Anita Singh from The Telegraph gave a mixed response: "It's solid entertainment: fast-moving, action-packed, with decent fight scenes and some appealing performances, all done on a generous Netflix budget. Don't expect subtlety – this is aimed at children so the characters and plot are broadly drawn." Variety opined that, while it wasn't as bad as the 2010 film The Last Airbender, it "will leave fans wishing the streamer had left DiMartino and Konietzko's masterpiece alone." Kelly Lawler from USA Today called the show "a corrupted facsimile of the original" and claimed "it's clear after two failed attempts to tell this story in live action that the greatness of Avatar was because of its animation, not in spite of it."
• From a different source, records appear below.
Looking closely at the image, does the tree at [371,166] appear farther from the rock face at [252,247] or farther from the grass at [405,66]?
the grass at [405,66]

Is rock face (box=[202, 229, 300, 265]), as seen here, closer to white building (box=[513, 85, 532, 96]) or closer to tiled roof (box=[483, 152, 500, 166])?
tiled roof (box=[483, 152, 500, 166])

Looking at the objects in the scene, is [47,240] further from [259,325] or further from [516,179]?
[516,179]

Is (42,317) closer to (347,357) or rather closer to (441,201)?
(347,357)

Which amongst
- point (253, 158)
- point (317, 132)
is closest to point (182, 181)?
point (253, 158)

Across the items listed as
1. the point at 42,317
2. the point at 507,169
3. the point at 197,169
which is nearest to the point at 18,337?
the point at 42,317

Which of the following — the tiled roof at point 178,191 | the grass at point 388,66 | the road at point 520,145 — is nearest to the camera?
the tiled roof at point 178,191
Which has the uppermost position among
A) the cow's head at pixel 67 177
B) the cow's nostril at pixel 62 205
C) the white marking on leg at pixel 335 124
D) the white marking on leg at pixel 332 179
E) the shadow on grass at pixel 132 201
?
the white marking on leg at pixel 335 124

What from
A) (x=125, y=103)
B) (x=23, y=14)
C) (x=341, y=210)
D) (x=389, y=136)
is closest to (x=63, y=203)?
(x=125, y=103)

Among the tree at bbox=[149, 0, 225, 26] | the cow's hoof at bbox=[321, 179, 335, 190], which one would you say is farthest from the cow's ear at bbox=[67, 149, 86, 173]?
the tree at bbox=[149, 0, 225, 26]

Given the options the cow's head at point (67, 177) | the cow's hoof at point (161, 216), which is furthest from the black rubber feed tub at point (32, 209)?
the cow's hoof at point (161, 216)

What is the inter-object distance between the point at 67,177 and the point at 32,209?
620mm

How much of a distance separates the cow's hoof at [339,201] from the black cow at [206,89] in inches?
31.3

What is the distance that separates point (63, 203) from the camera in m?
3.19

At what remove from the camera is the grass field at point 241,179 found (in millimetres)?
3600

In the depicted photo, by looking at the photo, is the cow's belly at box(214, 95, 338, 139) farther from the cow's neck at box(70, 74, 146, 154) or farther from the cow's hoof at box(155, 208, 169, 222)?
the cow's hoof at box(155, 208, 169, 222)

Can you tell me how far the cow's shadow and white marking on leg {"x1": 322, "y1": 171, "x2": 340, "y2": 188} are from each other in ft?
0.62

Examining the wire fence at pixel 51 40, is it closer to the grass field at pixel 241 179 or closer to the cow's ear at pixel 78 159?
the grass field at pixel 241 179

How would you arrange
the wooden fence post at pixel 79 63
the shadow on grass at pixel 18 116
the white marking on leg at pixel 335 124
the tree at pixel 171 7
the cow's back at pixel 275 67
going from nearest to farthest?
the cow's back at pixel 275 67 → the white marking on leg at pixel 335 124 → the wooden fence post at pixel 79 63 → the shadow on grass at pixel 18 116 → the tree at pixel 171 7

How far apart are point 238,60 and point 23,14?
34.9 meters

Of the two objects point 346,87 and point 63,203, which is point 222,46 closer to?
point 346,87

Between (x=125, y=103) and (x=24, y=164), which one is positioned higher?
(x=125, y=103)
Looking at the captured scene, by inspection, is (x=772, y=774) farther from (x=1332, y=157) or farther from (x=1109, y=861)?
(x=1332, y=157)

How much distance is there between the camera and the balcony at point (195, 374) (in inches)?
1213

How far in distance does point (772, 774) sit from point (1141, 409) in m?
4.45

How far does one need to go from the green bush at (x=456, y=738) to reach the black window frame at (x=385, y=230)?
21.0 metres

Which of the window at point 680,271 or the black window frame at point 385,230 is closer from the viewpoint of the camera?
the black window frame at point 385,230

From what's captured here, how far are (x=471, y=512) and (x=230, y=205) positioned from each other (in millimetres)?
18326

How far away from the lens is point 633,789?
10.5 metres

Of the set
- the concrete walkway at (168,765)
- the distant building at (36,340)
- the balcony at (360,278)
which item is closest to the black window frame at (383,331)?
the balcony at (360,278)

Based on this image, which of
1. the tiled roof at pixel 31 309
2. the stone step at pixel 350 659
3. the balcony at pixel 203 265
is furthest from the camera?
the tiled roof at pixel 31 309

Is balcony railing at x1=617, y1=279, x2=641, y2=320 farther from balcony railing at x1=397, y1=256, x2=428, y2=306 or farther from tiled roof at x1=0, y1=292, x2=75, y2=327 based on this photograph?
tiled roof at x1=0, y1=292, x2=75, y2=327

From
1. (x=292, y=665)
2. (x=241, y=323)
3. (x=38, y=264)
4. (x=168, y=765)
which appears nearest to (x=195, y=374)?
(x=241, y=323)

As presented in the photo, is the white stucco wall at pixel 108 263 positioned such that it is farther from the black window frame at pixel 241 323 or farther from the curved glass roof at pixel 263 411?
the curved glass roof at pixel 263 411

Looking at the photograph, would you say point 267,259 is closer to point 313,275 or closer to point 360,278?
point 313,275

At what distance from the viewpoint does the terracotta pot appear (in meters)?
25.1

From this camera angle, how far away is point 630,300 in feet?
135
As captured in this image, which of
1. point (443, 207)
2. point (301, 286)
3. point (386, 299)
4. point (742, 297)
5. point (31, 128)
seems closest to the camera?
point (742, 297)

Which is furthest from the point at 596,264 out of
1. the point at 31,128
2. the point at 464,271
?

The second season has a 68% approval rating on Rotten Tomatoes, based on 22 reviews, with an average of rated reviews of 6.1/10. The website's critics consensus states, "Although a few narrative detours upend anticipated storylines and brawls, this Avatar still knows how to entertain and be serviceably capable of saving the world." On Metacritic, it has a weighted average score of 68 out of 100 based on 7 reviews, indicating "generally favorable" reviews.

Critical response of Avatar: The Last Airbender
| Season | Rotten Tomatoes | Metacritic |
|---|---|---|
| 1 | 62% (86 reviews) | 55 (27 reviews) |
| 2 | 68% (22 reviews) | 68 (7 reviews) |

===Viewership===
Avatar: The Last Airbender topped the weekly global Netflix chart from February 19–25, with 154.4 million hours watched by 21.2 million viewers in its first week. During its second week, the series remained atop but viewership decreased to 144.2 million hours watched by 19.9 million viewers and ranked among the top 10 in 92 countries and at number one in 76 countries. It thus amassed 298.6 million hours watched by 41.1 million viewers in less than two weeks of its release. Nielsen reported that on the "streaming charts for the week of February 19–25", Avatar: The Last Airbender was number one in the "originals" category and also number one overall "with 2.56B minutes viewed".

===Accolades===
The show was nominated for two 2024 Kids' Choice Awards: Favorite Family TV Show and Gordon Cormier for Favorite Male TV Star (Family). It was nominated for two 2024 Emmy Awards: Outstanding Sound Editing for a Comedy or Drama Series (One Hour) for the episode "Legends" and Outstanding Special Visual Effects in a Season or a Movie. It was nominated for the 2025 Visual Effects Society Award for Outstanding Effects Simulations in an Episode, Commercial, Game Cinematic or Real-Time Project.